*** Article ***

- DNNs work well with training sets but without them they can't be used to map sequences to sequences
- Our method maps input sequence through LSTM to a vector of fixed dimensionality, then another deep LSTM to decode the target sequence from the vector
- Despite DNN success, they need the target and input to be encoded in vectors of fixed dimensionality
- Many important problems dimensionality is not known a priori, such as machine translation and speech recognition
- Domain-independent sequence to sequences method would be useful
- LSTM 1 to obtain large fixed-dimensionality vector representation
- LSTM 2 to extract sequence from such vector
- Reversed order of words in source sequences but not target seems to improve accuracy
- RNN is a natural generalization of feedforward neural networks to sequences
- Given a sequence of inputs x_1, ..., x_T, a standard RNN computes a sequence of outputs y_1, ..., y_T by iterating:
- h_t = sigm(W^hx * x_t + W^hh * h_t-1)

*** Data excerpt ***

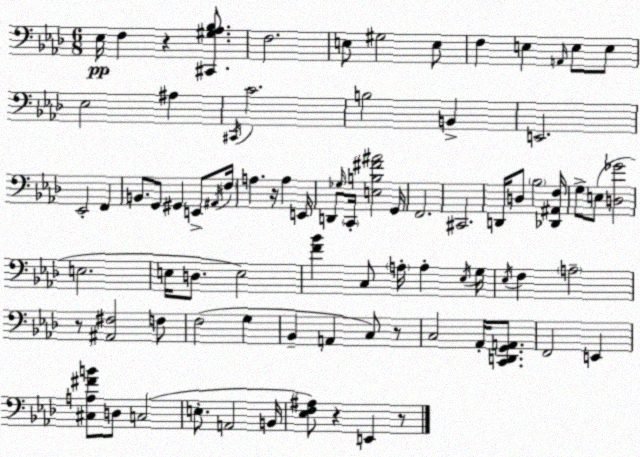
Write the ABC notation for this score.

***

■ To be done ■
• 1. In the notes on sequence-to-sequence learning, what change to the source sequences seems to improve accuracy?
• 2. Write the next few lines of the sequence-to-sequence notes, picking up right after the last equation shown.

■ Results for the exercise ■
• 1. Reversing the order of the words in the source sequences, but not in the target sequences.

• 2.
- y t = W^yh * h_t
- A simple strategy for seq2seq learning is to map the input size to a fixed-size vector using one RNN and decode such vector to the target with another RNN
- The goal of the LSTM is to estimate conditional probability p(y|x) for a sequence xT and output yT' - where T' and T might differ in length
- Use 2 different LSTMS, deep (4 layers) for "encoding" "decoding"